February 12, 2009

ICANN't

Here's a question: in the age of crowdsourcing, social networking, and distributed peer-to-peer filesharing, why do we have to pay a centralized body $2500 for the right to directly register a domain name? Small wonder that some disagree. Part of the issue is DNS itself - to translate that nice, human-readable URL into an IP address like 64.58.66.214, your computer has to ask a translator. To find the right translator, it asks a global directory.

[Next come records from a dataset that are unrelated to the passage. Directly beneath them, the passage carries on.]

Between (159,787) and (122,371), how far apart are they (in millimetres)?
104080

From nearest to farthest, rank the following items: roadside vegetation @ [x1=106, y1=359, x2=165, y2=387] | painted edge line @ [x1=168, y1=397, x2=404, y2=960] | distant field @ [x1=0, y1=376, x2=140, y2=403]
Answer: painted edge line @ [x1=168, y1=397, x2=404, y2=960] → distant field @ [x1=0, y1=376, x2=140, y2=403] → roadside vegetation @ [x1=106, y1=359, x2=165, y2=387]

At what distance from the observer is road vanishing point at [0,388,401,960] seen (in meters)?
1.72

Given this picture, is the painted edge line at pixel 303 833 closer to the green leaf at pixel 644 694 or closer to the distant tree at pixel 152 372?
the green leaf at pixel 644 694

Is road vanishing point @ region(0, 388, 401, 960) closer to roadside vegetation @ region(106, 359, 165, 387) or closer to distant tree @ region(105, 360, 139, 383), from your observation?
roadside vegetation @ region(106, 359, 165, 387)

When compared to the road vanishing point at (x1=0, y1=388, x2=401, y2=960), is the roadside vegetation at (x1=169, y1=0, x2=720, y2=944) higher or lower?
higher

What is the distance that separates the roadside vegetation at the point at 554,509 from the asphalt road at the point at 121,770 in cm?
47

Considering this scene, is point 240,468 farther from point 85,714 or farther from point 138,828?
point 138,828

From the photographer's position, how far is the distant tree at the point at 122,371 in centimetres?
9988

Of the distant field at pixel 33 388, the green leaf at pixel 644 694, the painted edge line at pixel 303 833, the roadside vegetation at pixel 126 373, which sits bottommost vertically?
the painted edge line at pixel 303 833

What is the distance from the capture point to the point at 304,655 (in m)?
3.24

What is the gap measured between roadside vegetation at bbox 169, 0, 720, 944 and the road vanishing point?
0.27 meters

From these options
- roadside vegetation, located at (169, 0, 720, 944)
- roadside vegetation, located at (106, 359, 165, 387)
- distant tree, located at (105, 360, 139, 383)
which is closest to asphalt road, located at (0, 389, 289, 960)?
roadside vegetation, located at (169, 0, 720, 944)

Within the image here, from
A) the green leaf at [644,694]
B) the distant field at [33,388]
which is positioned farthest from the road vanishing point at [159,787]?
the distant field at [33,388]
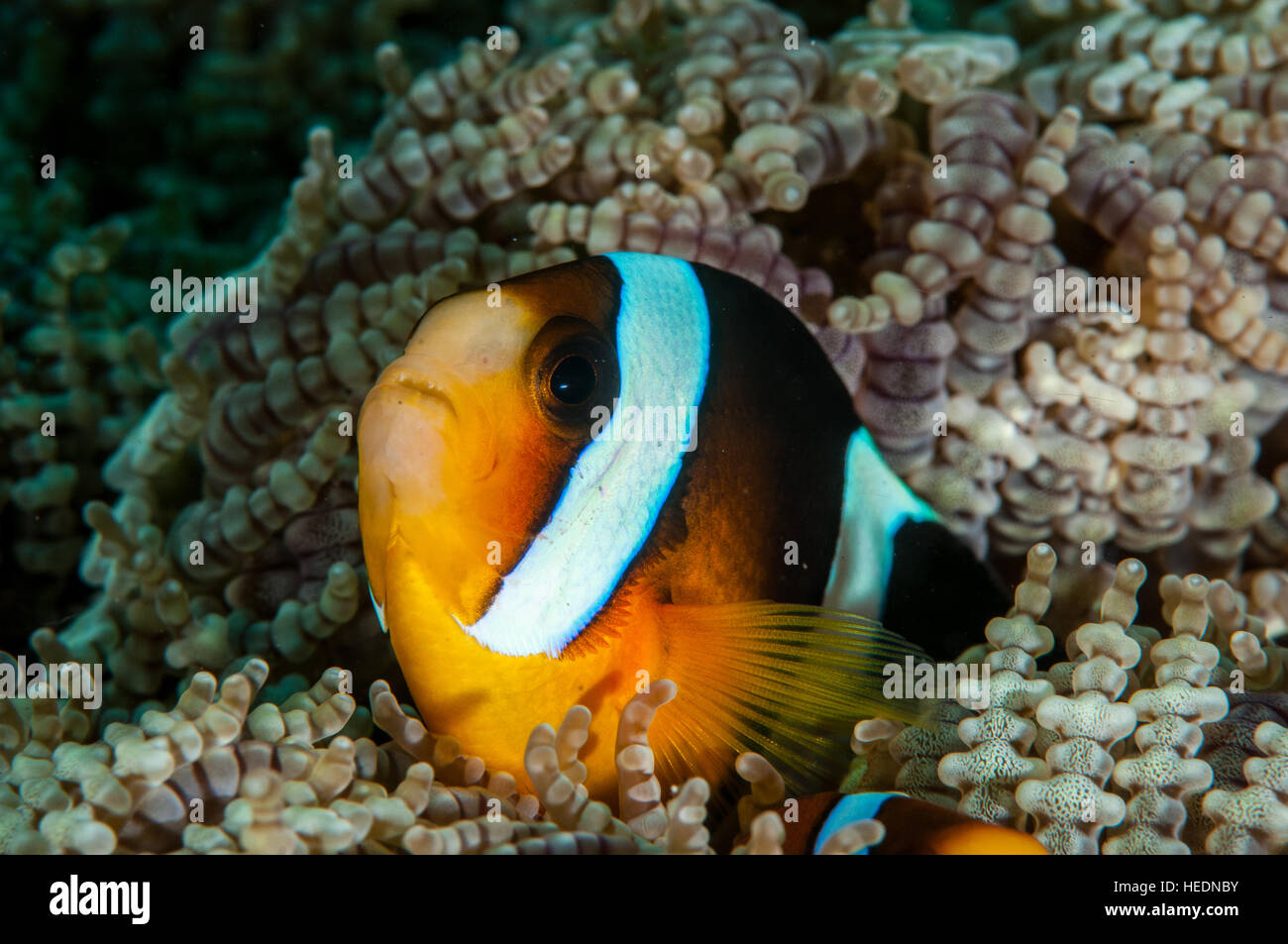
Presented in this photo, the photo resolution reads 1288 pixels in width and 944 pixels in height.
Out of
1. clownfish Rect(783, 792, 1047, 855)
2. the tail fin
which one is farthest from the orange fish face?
clownfish Rect(783, 792, 1047, 855)

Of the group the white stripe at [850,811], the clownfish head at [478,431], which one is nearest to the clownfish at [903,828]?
the white stripe at [850,811]

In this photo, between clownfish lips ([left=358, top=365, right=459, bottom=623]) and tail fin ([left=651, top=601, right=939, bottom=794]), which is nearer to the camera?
clownfish lips ([left=358, top=365, right=459, bottom=623])

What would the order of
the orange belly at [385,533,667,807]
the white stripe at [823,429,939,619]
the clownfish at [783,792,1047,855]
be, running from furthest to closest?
the white stripe at [823,429,939,619]
the orange belly at [385,533,667,807]
the clownfish at [783,792,1047,855]

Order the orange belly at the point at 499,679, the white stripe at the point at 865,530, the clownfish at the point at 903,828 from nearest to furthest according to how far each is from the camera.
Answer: the clownfish at the point at 903,828, the orange belly at the point at 499,679, the white stripe at the point at 865,530

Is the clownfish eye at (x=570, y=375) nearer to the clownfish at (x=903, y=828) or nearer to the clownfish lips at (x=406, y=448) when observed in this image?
the clownfish lips at (x=406, y=448)

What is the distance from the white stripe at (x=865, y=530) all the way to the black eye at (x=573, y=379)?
17.3 inches

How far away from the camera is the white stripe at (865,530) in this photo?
1293 millimetres

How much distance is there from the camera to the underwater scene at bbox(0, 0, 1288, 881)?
0.98 meters

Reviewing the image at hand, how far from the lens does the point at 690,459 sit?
42.9 inches

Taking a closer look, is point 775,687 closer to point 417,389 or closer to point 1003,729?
point 1003,729

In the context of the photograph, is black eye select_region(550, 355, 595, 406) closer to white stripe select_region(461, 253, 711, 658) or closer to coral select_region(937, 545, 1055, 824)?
white stripe select_region(461, 253, 711, 658)

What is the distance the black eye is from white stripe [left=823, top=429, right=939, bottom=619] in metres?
0.44

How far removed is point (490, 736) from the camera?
1093 mm
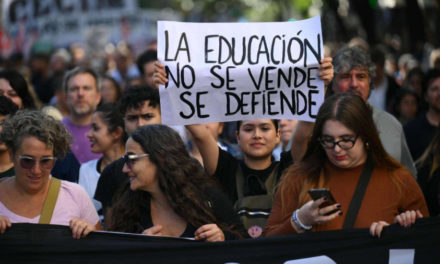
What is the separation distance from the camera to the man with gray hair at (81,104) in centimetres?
787

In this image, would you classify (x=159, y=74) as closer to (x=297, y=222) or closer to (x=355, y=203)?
(x=297, y=222)

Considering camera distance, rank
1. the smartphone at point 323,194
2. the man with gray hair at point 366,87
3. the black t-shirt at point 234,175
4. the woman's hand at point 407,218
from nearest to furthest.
A: the smartphone at point 323,194 < the woman's hand at point 407,218 < the black t-shirt at point 234,175 < the man with gray hair at point 366,87

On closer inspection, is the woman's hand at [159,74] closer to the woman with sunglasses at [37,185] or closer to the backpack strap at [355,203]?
the woman with sunglasses at [37,185]

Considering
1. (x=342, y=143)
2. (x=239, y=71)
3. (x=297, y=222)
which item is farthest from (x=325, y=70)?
(x=297, y=222)

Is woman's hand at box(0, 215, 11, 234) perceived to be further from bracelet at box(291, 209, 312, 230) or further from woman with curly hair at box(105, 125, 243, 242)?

If you have any background in security whatsoever, digital or otherwise, you're probably asking yourself - isn't that a really dumb idea? Sure. Let's ignore that, however, and envision instead the following scenario:

A person, who we'll call X, decides one night to nmap -sP 0.0.0.0/0 | grep "appears to be up". X then scrapes DNS and WHOIS info for each responding host using nslookup and whois into a massive database. Since X is a computer programmer par excellence with access to infinite upload bandwidth, they write their own server capable of answering all DNS queries worldwide.

Obviously, there are some minor wrinkles - like the intractability of crawling the IPv6 address space, or the impossibility of X being able to serve the immense global DNS lookup demand, or the infeasibility of expecting your average (read: clueless) computer user to change their DNS lookup settings. The above scheme is clearly suboptimal, though; the scraping part is embarrassingly parallel, and X could easily publish the data publicly - as a torrent, say, or as multiple smaller chunks.

Of course, this opens up a whole new can of worms: as a decentralized DNS provider, I could direct every lookup to my website or add entries for my competitors pointing to, er, less reputable content. Nevertheless, the idea is at least plausible; with a reliable trust model and just enough regulation of domain markets to shut out serial cybersquatters, it might even be workable.